In that case you must refer to the terms of the written document, and any implication that might be raised, supposing there was no document, is put out of the case and reduced to silence by the documents by which alone you must be governed. " Applying the principles thus laid down to the present case, what this Board has to determine is did the document of July 15, 1908, constitute the bargain between the parties, or was it merely the record of an already completed transaction? The only evidence upon this subject in their Lordships opinion is conclusive that the memorandum of July 15, 1908, constituted the bargain between the parties. The plaintiffs agent swore, "The arrangement to deposit their title deeds was made in the presence of the eldest son of E. Solomon," and when we turn to S. Solomons evidence, he says, "The document was drafted and typed in my office after they had come to an agreement. The document was drawn up at the time they came together"; and upon cross-examination he says "The agreement was signed and handed over in my presence. Unless the title deeds had been handed over he would not have accepted Ex, I. (the memorandum of July 15, 1908).

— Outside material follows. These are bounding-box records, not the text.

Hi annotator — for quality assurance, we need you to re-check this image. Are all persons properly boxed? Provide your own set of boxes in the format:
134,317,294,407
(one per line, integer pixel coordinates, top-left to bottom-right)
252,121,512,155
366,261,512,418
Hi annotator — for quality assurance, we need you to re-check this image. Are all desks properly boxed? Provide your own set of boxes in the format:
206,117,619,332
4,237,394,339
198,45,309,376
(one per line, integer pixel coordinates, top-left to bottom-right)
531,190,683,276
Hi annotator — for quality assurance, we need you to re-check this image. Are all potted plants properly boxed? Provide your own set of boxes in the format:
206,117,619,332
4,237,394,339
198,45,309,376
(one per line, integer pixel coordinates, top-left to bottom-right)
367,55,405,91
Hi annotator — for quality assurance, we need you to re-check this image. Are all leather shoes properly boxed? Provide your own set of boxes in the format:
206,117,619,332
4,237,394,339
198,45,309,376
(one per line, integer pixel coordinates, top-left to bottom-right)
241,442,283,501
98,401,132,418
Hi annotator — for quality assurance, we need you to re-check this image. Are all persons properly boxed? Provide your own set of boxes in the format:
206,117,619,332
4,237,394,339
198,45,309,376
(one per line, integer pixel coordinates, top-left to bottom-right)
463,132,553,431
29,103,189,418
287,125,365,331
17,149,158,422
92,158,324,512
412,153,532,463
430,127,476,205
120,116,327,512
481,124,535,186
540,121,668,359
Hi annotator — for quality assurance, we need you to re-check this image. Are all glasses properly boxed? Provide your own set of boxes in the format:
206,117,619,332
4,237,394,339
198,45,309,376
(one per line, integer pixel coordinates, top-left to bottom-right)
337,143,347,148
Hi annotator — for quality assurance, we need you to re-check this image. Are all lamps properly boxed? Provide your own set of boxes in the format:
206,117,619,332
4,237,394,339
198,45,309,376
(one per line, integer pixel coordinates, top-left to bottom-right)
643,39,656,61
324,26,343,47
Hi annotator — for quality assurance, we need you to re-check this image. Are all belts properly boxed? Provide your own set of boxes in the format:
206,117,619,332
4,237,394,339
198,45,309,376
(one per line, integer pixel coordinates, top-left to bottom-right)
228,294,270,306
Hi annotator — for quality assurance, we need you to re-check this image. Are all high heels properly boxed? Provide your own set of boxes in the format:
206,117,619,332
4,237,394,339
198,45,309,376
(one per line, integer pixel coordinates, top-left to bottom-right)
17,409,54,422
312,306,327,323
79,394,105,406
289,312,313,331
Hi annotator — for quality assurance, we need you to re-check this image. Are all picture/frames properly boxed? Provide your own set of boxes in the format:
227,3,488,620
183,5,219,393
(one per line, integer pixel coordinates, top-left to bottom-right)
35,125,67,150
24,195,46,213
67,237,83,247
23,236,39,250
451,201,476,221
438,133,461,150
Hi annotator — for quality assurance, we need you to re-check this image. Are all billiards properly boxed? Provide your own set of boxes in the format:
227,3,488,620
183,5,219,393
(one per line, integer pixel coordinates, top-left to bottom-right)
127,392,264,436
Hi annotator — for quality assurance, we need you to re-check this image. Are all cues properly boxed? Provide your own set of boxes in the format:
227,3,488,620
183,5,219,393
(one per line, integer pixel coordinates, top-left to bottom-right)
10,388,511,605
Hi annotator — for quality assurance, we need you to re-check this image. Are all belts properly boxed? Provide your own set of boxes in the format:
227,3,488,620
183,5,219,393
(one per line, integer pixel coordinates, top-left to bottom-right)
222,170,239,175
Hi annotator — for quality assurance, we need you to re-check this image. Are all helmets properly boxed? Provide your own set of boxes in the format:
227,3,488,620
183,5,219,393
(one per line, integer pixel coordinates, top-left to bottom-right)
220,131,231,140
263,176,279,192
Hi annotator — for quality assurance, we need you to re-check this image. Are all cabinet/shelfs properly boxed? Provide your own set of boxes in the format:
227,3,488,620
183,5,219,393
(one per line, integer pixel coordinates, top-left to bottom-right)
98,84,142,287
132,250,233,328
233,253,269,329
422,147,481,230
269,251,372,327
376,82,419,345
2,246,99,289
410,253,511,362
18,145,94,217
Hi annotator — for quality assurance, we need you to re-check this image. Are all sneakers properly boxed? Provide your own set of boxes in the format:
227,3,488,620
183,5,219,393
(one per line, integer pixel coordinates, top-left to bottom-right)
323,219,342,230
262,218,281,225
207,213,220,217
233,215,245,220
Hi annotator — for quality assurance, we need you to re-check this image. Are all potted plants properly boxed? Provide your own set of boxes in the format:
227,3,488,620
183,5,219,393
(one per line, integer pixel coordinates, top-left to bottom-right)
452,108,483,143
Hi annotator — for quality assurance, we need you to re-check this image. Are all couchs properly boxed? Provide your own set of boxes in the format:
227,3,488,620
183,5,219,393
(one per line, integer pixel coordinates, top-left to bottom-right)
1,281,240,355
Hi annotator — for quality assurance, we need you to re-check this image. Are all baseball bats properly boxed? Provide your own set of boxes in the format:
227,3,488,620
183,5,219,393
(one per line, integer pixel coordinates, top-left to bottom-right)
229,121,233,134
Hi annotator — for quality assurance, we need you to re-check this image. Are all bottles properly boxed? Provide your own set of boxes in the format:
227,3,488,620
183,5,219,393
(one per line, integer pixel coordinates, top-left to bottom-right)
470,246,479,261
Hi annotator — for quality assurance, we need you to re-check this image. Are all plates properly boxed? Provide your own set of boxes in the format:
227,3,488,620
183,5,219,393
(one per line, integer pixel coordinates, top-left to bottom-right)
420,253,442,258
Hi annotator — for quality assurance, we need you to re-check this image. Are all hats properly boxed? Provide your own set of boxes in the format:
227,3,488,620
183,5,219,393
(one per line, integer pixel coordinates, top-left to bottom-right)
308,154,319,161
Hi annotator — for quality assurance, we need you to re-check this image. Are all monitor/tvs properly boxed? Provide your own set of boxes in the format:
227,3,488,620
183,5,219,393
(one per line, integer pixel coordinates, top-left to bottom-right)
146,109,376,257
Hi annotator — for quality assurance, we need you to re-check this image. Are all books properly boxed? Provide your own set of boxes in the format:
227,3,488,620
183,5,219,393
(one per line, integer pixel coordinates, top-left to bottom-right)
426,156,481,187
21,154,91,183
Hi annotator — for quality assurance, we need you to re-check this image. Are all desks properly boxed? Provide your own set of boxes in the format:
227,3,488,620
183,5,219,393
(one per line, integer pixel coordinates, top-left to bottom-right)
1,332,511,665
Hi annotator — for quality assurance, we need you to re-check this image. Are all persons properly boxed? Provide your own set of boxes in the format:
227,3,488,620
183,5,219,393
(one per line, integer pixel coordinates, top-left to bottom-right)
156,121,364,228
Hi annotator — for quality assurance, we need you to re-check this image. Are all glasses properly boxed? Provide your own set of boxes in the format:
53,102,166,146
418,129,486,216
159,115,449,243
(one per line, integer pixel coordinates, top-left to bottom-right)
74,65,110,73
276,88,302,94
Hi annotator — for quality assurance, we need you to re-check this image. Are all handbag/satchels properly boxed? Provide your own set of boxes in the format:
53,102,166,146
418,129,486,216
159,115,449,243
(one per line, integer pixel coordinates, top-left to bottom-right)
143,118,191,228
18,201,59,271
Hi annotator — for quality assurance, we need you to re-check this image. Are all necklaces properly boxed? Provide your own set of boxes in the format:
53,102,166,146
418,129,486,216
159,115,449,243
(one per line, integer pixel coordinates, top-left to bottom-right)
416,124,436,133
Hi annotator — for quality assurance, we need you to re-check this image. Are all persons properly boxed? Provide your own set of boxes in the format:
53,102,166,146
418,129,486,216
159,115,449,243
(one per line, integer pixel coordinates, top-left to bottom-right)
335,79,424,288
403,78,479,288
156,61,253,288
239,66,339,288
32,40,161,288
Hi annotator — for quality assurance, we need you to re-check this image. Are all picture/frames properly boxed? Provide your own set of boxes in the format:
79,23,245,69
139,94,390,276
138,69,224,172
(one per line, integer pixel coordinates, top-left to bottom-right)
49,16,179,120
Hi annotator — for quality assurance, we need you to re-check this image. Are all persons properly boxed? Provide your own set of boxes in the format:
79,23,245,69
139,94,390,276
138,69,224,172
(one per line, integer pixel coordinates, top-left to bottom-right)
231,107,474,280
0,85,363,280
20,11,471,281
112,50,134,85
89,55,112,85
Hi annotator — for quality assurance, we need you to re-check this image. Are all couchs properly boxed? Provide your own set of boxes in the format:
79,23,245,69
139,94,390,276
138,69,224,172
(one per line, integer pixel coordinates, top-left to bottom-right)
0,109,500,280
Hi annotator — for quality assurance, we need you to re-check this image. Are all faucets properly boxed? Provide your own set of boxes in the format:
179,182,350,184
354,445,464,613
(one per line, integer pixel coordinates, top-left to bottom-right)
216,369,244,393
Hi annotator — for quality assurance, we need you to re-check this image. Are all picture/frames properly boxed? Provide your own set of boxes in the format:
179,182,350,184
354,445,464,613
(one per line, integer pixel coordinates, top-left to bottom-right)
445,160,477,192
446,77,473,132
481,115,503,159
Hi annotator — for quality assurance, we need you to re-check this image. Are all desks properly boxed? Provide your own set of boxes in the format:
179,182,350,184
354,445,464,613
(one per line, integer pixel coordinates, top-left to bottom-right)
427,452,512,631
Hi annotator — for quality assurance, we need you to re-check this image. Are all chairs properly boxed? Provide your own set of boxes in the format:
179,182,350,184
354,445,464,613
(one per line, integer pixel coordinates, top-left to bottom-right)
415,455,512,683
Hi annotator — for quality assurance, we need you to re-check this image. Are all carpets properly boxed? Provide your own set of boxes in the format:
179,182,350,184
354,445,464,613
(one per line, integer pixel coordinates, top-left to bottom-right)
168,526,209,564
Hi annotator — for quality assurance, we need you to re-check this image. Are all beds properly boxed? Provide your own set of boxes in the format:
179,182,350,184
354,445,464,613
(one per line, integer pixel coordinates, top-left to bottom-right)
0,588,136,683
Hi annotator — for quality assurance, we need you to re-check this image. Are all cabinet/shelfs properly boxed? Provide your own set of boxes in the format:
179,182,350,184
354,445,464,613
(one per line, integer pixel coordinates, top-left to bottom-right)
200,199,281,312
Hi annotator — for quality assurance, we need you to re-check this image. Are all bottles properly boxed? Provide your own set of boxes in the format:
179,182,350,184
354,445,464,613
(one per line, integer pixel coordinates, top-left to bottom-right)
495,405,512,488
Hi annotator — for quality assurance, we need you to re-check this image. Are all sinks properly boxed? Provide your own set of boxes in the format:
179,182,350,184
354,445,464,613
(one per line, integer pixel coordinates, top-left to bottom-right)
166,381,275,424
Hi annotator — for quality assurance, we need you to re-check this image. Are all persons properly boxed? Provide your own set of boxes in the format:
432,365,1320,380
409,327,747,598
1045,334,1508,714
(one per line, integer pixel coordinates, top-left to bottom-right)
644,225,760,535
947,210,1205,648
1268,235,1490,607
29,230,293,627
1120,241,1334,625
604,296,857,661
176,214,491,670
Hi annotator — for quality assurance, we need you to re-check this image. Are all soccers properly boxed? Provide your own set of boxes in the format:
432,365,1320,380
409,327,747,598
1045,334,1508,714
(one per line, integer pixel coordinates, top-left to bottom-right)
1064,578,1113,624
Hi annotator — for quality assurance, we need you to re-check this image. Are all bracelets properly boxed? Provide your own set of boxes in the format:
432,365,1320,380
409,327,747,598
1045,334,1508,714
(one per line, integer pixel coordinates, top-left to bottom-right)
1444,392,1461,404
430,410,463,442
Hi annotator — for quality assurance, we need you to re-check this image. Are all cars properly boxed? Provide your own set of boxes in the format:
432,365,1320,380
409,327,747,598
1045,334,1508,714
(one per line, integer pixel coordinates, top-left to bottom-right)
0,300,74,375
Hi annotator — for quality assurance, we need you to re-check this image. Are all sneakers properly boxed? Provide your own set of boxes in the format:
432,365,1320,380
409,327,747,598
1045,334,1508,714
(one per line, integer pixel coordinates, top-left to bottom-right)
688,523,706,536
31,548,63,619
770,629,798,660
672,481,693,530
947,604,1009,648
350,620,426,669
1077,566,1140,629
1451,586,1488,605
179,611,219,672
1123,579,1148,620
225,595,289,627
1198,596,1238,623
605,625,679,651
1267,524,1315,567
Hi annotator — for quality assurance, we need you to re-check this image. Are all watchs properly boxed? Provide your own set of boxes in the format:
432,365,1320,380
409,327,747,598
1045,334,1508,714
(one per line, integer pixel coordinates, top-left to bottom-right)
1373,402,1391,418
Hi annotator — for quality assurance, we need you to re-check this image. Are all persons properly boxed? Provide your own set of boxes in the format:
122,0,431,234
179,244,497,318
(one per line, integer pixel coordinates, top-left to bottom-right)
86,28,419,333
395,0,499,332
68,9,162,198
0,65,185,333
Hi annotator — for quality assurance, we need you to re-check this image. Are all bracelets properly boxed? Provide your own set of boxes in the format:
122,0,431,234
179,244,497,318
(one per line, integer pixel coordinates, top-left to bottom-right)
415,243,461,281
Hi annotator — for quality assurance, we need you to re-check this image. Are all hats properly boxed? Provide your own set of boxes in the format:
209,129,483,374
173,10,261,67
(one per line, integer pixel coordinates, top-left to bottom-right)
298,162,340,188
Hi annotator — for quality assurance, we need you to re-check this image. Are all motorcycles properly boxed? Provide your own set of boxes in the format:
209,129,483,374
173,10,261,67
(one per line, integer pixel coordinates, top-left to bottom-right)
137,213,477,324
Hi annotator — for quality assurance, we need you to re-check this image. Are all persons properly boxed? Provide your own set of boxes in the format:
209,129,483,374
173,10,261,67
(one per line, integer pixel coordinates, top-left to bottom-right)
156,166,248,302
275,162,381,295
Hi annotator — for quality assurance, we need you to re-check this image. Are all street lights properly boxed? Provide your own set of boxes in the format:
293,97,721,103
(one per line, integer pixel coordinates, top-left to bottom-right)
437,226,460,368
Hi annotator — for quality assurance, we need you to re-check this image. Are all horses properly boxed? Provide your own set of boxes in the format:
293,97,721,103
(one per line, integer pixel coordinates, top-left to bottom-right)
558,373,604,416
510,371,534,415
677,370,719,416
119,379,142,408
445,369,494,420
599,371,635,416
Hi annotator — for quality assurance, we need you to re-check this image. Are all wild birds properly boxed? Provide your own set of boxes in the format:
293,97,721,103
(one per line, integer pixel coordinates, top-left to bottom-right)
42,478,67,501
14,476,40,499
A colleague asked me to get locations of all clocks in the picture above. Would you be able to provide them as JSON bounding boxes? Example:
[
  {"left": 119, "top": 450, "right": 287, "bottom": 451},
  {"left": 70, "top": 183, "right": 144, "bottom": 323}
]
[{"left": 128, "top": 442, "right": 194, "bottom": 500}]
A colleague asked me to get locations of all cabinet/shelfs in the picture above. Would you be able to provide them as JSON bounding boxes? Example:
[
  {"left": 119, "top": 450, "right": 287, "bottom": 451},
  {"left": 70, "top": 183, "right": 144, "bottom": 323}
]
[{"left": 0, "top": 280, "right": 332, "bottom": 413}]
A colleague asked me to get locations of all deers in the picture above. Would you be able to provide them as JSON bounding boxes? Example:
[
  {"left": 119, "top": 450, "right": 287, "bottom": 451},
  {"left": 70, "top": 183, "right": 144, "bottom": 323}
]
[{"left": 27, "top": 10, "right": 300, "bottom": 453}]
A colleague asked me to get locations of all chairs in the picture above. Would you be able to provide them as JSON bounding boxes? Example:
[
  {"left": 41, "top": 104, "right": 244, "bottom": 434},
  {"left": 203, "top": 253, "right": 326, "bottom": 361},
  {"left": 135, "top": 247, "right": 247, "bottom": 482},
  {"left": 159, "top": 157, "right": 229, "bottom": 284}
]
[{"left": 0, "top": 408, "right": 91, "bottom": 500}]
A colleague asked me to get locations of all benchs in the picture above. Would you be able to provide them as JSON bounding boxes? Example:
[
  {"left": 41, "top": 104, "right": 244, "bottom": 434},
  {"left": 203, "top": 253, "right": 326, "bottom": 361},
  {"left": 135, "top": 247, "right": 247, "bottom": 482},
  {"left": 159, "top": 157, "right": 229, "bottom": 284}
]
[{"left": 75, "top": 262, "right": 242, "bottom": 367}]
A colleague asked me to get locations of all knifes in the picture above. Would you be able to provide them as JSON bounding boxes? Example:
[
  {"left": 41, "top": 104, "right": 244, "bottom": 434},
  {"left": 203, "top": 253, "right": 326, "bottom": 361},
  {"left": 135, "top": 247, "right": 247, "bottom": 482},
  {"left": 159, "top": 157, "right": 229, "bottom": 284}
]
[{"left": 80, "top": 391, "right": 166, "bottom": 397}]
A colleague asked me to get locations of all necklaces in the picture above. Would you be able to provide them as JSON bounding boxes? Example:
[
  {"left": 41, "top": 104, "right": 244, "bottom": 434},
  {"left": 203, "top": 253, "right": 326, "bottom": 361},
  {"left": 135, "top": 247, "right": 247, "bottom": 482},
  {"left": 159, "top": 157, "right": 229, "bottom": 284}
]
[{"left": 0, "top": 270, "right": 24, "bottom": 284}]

The transaction was completed in my office at the same time." Turning to the document itself, one is led to the same conclusion. "We hand you herewith title deeds, etc..... This please holds as security, etc.....Please also hold this as further security." Their Lordships have no doubt therefore that the memorandum in question was the bargain between the parties, and that without its production in evidence the plaintiff could establish no claim, and as it was unregistered it ought to have been rejected. It has already been stated that the receiver was not under the order appointing him authorized to create any mortgages of the partnership property, and therefore the claim of the plaintiff fails both in respect of the original equitable deposit and the subsequent deposit in August, 1910. For these reasons their Lordships will humbly advise His Majesty that the appeal of the plaintiff should be dismissed with costs.